The lawsuit alleges that Arkansas Regenerative Medical Center LTD (ARMC), the firm’s medical director Sarah Knife Chief, M.D., and chiropractor Serge Francois, D.C. “fraudulently promot[ed] to Northwest Arkansas’s Latino community expensive stem cell and ozone therapies, costing upwards of $3,000, to combat COVID-19.”

“I will not allow Arkansans to fall prey to fraudulent COVID cures, especially when the scams take advantage of a language and cultural barrier,” said Arkansas Attorney General Leslie Rutledge. “This business preyed on public fear and targeted a minority community for personal gain. I will continue to work to hold accountable those who exploit consumers during the COVID-19 pandemic.”

According to court records, in June 2020, the attorney general’s office received reports that ARMC was using a local radio station, Le Zeta 95.7 FM, to target the Latino community in Northwest Arkansas.

According to the reports, ARMC was offering COVID-19 tests for $160, and, if the patient tested positive, ARMC offered a “cure” for $3000.

The suit claims ARMC also advertised on its website and Facebook page stem cell treatments and ozone therapy, claiming that they were “very effective” against COVID-19 and would allow employees to return to work more quickly.

The CDC states there are no known drugs or other therapeutics presently approved by the FDA to prevent or treat COVID-19.

Ricardo Cardena, a La Zeta radio personality, was employed part-time at ARMC.

According to the records, Cardena allegedly “greeted patients and put them at ease, telling them that ‘…everything will be okay, because I know what is happening. I am the ‘el Gallo de la Zeta.'”

According to ARMC, Cardenas was hired to “provide translator services, to serve as a patient advocate, and to advise ARMC regarding ARMC’s social media marketing.”

The lawsuit was filed in Washington County Circuit Court under the Arkansas Deceptive Trade Practices Act. The attorney general’s office says it will seek restitution for “affected consumers, civil penalties, injunctive relief and other costs and fees incurred by the State of Arkansas in resolving this issue for consumers.”

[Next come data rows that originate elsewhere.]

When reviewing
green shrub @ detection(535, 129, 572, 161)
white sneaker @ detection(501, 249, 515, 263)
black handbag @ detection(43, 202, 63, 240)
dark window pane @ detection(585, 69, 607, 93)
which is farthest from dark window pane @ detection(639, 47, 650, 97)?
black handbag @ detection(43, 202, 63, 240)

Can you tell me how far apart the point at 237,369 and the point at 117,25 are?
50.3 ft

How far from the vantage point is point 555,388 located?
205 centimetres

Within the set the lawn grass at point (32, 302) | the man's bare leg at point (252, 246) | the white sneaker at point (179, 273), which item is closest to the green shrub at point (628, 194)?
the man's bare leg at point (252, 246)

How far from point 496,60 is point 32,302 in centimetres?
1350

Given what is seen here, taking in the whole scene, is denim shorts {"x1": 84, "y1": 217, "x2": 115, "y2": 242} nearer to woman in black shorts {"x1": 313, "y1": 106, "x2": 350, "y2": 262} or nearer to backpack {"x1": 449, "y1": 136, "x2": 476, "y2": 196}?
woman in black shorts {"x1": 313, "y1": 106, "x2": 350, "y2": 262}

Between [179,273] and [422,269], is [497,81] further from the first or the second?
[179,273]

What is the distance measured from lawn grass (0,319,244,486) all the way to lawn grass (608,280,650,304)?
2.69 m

In a response to the allegations, ARMC claims it “has not extracted unusual profits from the testing. ARMC has not tried to push its regenerative testing on patients seeking testing.”

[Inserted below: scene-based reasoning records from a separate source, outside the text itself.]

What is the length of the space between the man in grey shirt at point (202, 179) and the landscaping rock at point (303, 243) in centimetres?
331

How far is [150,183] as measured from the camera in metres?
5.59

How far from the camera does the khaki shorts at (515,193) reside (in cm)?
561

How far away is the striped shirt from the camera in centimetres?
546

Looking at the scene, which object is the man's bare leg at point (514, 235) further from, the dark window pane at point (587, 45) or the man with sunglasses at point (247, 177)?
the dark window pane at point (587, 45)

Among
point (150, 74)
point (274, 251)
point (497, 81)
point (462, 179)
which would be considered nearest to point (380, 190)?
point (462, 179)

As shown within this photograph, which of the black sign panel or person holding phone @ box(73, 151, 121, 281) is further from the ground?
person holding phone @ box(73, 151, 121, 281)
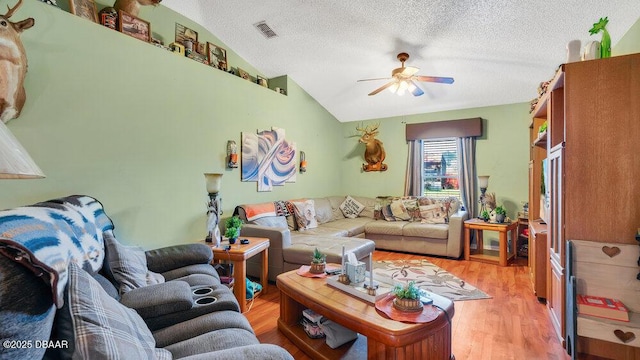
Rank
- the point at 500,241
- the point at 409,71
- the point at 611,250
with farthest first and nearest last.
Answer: the point at 500,241, the point at 409,71, the point at 611,250

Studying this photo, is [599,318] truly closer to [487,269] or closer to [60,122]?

“ARMC has not led patients to believe they were receiving any benefit ARMC did not actually believe they were receiving. Even though ARMC believes it has done nothing wrong, ARMC is considering discontinuing its provision of Covid-19 antibody tests due to the backlash it has received. Hopefully, this reduction in testing availability does not cause harmful ripples through the Northwest Arkansas Hispanic community and the crucial U.S. food chain supply that is based in Northwest Arkansas and completely reliant on a health (sic) Hispanic community.”